Juan William Chavez, "Pruitt-Igoe Bee Sanctuary," 2010-present. Courtesy the artist.

Juan William Chavez, “Pruitt-Igoe Bee Sanctuary,” 2010-present. Courtesy the artist.

While these two projects pinpoint the demolition of the buildings as the penultimate moment, Juan William Chavez is interested in everything that happens after — the potential of Pruitt-Igoe now. For several years, Chavez, who was born in Lima, Peru, but grew up and currently lives in St. Louis, has been making a series of artworks about the physical site where the complex once stood. Together these comprise what he calls a “living proposal” in an attempt to better understand what Pruitt-Igoe might mean today. After first setting foot on the grounds in 2010, he took a series of photographs and made a film about what he saw – dense vegetation and a healthy bee sanctuary. The bees have become key players in his inquiry; as he explains it, the former Pruitt-Igoe complex has been replaced by an indigenous insect community that can actually thrive on the site. Along with his partner, Kiersten Torrez, he opened a space near Pruitt-Igoe called the Northside Workshop. They have taken up beekeeping and planted an edible garden, and they work with local students, artists, and community organizers to create programming that explores the active potential of the Pruitt-Igoe footprint. Chavez’s work on Pruitt-Igoe brings additional dimensions of the story into relief. Through his efforts, I’ve been introduced to other stakeholders who are similarly committed to the site’s rehabilitation, such as St. Louis architectural historian Michael Allen and former Pruitt-Igoe resident and journalist Sylvester Brown, who launched an after-school project for at-risk high school students to grow local sweet potatoes and market their product. (The actual land is not completely up for grabs, however. Local developer Paul McKee purchased a two-year option on the site that expires next year.) Chavez’s work is therefore symbolic but also pragmatic, aimed at building awareness and galvanizing community action to transform the Pruitt-Igoe grounds into a dynamic and truly democratic public space.

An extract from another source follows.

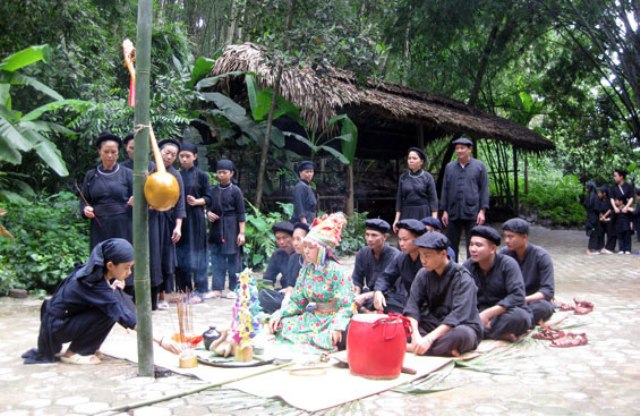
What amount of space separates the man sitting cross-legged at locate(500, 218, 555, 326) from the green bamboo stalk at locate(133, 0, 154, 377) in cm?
321

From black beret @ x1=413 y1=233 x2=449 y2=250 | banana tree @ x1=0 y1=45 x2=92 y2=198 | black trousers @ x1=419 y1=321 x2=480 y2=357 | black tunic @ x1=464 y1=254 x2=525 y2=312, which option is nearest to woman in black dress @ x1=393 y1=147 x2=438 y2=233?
black tunic @ x1=464 y1=254 x2=525 y2=312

I asked Juan about Pruitt-Igoe’s appeal to contemporary artists and he reminded me of the scene in Godfrey Reggio’s 1982 film Koyaanisqatsi featuring images of the complex immediately before and during the actual demolition. The film traces the outline of the decaying buildings both inside and out. By this point, the complex is little more than a ghost town and Philip Glass’s haunting score turns it into something out of a horror movie. Juan describes this image of a crumbling Pruitt-Igoe as an “epic moment” analogous to moments in early cinema in which we experience time directly, as in the Lumière Brothers’ Arrival of a Train at La Ciotat (1895) or Thomas Edison’s Electrocuting an Elephant (1903). It is also evocative of something more contemporarily mediated on a global scale, like the fall of the Berlin Wall in 1989. This visual register of Pruitt-Igoe’s demise, coupled with Charles Jencks’s aforementioned comment about its implication in the death of architectural modernism, imbue it with a mythic pathos that still holds sway today. So what, then, can artists like Gaillard, Rakowitz, and Chavez communicate to us about Pruitt-Igoe? A sober memory? A case of what not to do? Pruitt-Igoe is all of these things. It may be a graveyard but it is also a garden. And perhaps art can sustain it in ways that housing and economic policies couldn’t.